Your objective —
Copy all of the records below word for word, with no changes.
-- start of Material supplied --
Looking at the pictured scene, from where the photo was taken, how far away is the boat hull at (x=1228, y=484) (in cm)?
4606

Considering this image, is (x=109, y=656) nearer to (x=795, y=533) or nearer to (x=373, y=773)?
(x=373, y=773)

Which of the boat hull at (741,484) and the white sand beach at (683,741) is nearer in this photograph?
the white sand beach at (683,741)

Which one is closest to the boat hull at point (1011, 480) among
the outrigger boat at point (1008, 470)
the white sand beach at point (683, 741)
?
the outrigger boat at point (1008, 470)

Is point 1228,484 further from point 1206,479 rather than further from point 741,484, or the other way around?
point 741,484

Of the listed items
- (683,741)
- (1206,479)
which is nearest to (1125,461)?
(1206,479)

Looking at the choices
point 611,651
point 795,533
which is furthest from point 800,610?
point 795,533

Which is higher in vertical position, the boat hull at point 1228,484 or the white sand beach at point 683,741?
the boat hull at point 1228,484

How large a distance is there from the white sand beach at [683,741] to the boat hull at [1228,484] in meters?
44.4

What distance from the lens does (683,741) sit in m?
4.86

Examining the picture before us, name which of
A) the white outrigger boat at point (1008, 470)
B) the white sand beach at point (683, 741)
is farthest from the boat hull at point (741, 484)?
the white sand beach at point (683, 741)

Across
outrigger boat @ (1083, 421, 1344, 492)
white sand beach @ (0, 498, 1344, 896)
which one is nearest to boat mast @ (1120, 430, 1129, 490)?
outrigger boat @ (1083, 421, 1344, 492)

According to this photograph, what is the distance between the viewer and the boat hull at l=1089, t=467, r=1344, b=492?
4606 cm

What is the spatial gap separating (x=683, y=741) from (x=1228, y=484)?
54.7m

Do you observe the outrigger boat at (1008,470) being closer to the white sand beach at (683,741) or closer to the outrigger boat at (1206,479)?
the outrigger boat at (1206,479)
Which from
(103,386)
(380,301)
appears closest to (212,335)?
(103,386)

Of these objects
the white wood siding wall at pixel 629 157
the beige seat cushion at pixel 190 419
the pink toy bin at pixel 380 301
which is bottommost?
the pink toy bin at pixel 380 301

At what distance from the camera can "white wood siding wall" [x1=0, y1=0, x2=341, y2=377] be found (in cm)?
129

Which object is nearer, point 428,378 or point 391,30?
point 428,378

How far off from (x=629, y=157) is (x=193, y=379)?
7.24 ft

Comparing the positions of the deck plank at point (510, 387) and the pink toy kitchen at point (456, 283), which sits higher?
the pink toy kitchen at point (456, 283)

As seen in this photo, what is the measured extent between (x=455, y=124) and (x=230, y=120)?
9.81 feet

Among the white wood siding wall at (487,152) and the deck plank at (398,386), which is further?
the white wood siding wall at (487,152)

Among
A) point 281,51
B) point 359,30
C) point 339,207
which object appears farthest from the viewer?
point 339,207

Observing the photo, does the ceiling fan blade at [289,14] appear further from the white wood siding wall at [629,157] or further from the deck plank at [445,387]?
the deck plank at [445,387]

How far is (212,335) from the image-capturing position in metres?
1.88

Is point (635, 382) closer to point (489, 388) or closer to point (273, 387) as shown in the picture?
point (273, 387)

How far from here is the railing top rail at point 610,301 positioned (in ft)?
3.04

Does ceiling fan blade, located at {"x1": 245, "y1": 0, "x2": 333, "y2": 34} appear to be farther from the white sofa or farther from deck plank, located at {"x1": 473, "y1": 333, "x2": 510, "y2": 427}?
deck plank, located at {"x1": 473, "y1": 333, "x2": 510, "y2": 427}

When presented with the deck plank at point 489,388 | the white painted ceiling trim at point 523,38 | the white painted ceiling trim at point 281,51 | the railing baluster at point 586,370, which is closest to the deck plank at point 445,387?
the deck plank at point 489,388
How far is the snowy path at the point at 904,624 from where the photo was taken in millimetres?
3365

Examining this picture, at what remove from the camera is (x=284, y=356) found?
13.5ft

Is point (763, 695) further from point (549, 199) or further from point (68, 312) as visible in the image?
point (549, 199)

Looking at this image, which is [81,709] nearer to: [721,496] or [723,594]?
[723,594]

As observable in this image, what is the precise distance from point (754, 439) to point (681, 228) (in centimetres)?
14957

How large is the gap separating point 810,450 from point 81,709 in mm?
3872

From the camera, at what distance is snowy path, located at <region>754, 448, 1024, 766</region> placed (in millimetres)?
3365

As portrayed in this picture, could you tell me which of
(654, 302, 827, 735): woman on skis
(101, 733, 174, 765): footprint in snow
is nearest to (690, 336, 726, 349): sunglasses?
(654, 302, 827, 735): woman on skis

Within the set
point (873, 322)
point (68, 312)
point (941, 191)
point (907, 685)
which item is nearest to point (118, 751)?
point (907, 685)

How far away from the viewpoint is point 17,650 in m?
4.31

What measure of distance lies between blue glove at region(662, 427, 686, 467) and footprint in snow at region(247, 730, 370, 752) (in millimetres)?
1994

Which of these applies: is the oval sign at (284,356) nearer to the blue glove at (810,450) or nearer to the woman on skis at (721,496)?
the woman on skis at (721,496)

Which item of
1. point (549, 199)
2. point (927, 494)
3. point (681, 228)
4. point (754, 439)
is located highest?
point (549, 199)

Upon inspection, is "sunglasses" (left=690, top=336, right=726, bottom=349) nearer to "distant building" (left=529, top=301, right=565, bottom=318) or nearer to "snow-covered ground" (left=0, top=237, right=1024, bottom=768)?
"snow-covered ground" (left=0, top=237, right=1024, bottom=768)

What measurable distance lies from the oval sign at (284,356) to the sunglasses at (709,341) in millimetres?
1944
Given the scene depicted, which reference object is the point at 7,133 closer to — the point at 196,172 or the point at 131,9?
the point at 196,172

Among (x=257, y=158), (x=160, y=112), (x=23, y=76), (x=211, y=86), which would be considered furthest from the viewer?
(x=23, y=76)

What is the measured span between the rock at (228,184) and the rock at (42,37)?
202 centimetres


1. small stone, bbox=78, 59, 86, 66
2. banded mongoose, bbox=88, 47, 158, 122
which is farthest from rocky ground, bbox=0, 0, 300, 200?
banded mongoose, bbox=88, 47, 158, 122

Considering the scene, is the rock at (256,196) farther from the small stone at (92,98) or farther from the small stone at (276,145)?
-- end of Material supplied --
Written response —
Looking at the pictured scene, from where the photo was taken, how far away is the boat hull at (x=1228, y=484) (in cm)?
4606

Considering this image, is (x=109, y=656) nearer to (x=795, y=533) or nearer to (x=373, y=773)?
(x=373, y=773)

Which of the boat hull at (741,484) and the white sand beach at (683,741) is nearer in this photograph?
the white sand beach at (683,741)

Which one is closest to the boat hull at point (1011, 480) among
the outrigger boat at point (1008, 470)
the white sand beach at point (683, 741)
?
the outrigger boat at point (1008, 470)

Is point 1228,484 further from point 1206,479 rather than further from point 741,484, or the other way around?
point 741,484

Of the listed items
- (683,741)
- (1206,479)
which is nearest to (1125,461)?
(1206,479)

Looking at the choices
point 611,651
point 795,533
which is furthest from point 800,610?
point 795,533

Which is higher in vertical position, the boat hull at point 1228,484 or the white sand beach at point 683,741?
the boat hull at point 1228,484

How large a distance is there from the white sand beach at [683,741] to the boat hull at [1228,484] in meters?
44.4

What distance from the lens does (683,741) sit in m?
4.86

Examining the picture before us, name which of
A) the white outrigger boat at point (1008, 470)
B) the white sand beach at point (683, 741)
is farthest from the boat hull at point (741, 484)?
the white sand beach at point (683, 741)

Across
outrigger boat @ (1083, 421, 1344, 492)
white sand beach @ (0, 498, 1344, 896)
which one is nearest to boat mast @ (1120, 430, 1129, 490)?
outrigger boat @ (1083, 421, 1344, 492)

According to this photograph, what is the distance between the viewer and the boat hull at l=1089, t=467, r=1344, b=492?
4606 cm

What is the spatial gap separating (x=683, y=741) from (x=1228, y=484)?
54.7m

Do you observe the outrigger boat at (1008,470) being closer to the white sand beach at (683,741) or closer to the outrigger boat at (1206,479)?
the outrigger boat at (1206,479)
Which from
(103,386)
(380,301)
appears closest to (212,335)?
(103,386)

Of these objects
the white wood siding wall at pixel 629 157
the beige seat cushion at pixel 190 419
the pink toy bin at pixel 380 301
which is bottommost?
the pink toy bin at pixel 380 301

At what distance from the camera can "white wood siding wall" [x1=0, y1=0, x2=341, y2=377] be found (in cm)?
129

Which object is nearer, point 428,378 or point 391,30?
point 428,378

How far off from (x=629, y=157) is (x=193, y=379)?
7.24 ft

Comparing the positions of the deck plank at point (510, 387) and the pink toy kitchen at point (456, 283), which sits higher?
the pink toy kitchen at point (456, 283)

As seen in this photo, what is the measured extent between (x=455, y=124) and (x=230, y=120)?
9.81 feet

Among the white wood siding wall at (487,152) and the deck plank at (398,386), which is further?
the white wood siding wall at (487,152)

Among
A) point 281,51
B) point 359,30
C) point 339,207
which object appears farthest from the viewer?
point 339,207

Observing the photo, does the ceiling fan blade at [289,14] appear further from the white wood siding wall at [629,157] or further from the deck plank at [445,387]?
the deck plank at [445,387]

How far is (212,335) from the image-capturing position in metres?
1.88

Is point (635, 382) closer to point (489, 388) or closer to point (273, 387) as shown in the picture?
point (273, 387)

How far from here is the railing top rail at point 610,301 positioned (in ft)?
3.04

Does ceiling fan blade, located at {"x1": 245, "y1": 0, "x2": 333, "y2": 34} appear to be farther from the white sofa or farther from deck plank, located at {"x1": 473, "y1": 333, "x2": 510, "y2": 427}?
deck plank, located at {"x1": 473, "y1": 333, "x2": 510, "y2": 427}

When presented with the deck plank at point 489,388 | the white painted ceiling trim at point 523,38 | the white painted ceiling trim at point 281,51 | the railing baluster at point 586,370, which is closest to the deck plank at point 445,387?
the deck plank at point 489,388
How far is the snowy path at the point at 904,624 from where the photo was taken in millimetres?
3365

Examining this picture, at what remove from the camera is (x=284, y=356) found?
13.5ft

Is point (763, 695) further from point (549, 199) or further from point (68, 312) as visible in the image?
point (549, 199)

Looking at this image, which is [81,709] nearer to: [721,496] or [723,594]?
[723,594]

As observable in this image, what is the precise distance from point (754, 439) to point (681, 228) (in centimetres)?
14957

How large is the gap separating point 810,450 from point 81,709 in mm?
3872

From the camera, at what distance is snowy path, located at <region>754, 448, 1024, 766</region> placed (in millimetres)?
3365

As portrayed in this picture, could you tell me which of
(654, 302, 827, 735): woman on skis
(101, 733, 174, 765): footprint in snow
is nearest to (690, 336, 726, 349): sunglasses?
(654, 302, 827, 735): woman on skis

Within the set
point (873, 322)
point (68, 312)
point (941, 191)
point (907, 685)
which item is nearest to point (118, 751)?
point (907, 685)

How far away from the viewpoint is point 17,650 in m?
4.31

What measure of distance lies between blue glove at region(662, 427, 686, 467) and footprint in snow at region(247, 730, 370, 752) (in millimetres)?
1994

Which of these applies: is the oval sign at (284,356) nearer to the blue glove at (810,450) or nearer to the woman on skis at (721,496)?
the woman on skis at (721,496)

Which item of
1. point (549, 199)
2. point (927, 494)
3. point (681, 228)
4. point (754, 439)
is located highest?
point (549, 199)

Upon inspection, is "sunglasses" (left=690, top=336, right=726, bottom=349) nearer to "distant building" (left=529, top=301, right=565, bottom=318) or nearer to "snow-covered ground" (left=0, top=237, right=1024, bottom=768)?
"snow-covered ground" (left=0, top=237, right=1024, bottom=768)

What measurable distance lies from the oval sign at (284,356) to the sunglasses at (709,341) in millimetres?
1944
Given the scene depicted, which reference object is the point at 7,133 closer to — the point at 196,172 or the point at 131,9?
the point at 196,172

Among (x=257, y=158), (x=160, y=112), (x=23, y=76), (x=211, y=86), which would be considered furthest from the viewer?
(x=23, y=76)

What is the measured span between the rock at (228,184) and the rock at (42,37)?
202 centimetres


1. small stone, bbox=78, 59, 86, 66
2. banded mongoose, bbox=88, 47, 158, 122
which is farthest from rocky ground, bbox=0, 0, 300, 200?
banded mongoose, bbox=88, 47, 158, 122

Considering the scene, is the rock at (256,196) farther from the small stone at (92,98) or farther from the small stone at (276,145)?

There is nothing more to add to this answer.